DAMIAN “FOOTBALL” WILLIAMS
One of several men videotaped attacking Denny after the white trucker stopped his vehicle at a South Los Angeles intersection to avoid hitting rioters, Williams is the one seen smashing a brick into Denny’s head as he struggles to get back to his feet. He was convicted of mayhem, assault and other charges and sentenced to 10 years in prison. Released after four years, he was convicted of the 2000 murder of a Los Angeles drug dealer and sentenced to 46 years to life in prison. He remains incarcerated at California’s Calipatra State Prison.
HENRY KEITH “KEEKEE” WATSON
Watson, who stomped on Denny during the attack, was convicted of misdemeanor assault and sentenced to time served for the 17 months he spent in jail before his case was resolved. He later apologized personally to Denny, the only one of his attackers to do so. An ex-Marine and father of two grown daughters, Watson went into business and operates a successful limousine service. He still lives in the neighborhood where he grew up, just a few blocks from where Denny was attacked.
ANTOINE MILLER
Miller was convicted of robbing Denny during the beating and sentenced to 27 months of probation. He was shot to death at age 31 in a Hollywood nightclub in 2004.
GARY WILLIAMS
Williams, who was videotaped going through Denny’s pockets as he lay on the ground, pleaded guilty to beating and attempting to rob the truck driver.

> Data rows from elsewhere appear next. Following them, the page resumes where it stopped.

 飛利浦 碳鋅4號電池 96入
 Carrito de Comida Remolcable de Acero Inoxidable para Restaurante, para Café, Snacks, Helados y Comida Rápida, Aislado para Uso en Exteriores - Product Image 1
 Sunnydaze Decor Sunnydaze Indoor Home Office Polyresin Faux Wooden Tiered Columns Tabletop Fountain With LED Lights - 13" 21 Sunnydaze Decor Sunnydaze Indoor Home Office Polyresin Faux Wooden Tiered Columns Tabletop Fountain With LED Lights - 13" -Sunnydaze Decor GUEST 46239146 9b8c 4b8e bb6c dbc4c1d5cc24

He was sentenced to three years in prison. His immediate whereabouts could not be determined.
BOBBY GREEN
Green was one of the riot’s greatest heroes. The black truck driver was watching the violence unfold on television at his Los Angeles home when he saw Denny being attacked and quickly headed to the scene. He and others helped push Denny back into his truck’s cab and then Green drove him to the hospital, saving his life. Later, despite threats and insults from the community, he testified against Denny’s attackers. Green lives with his family in a Los Angeles suburb.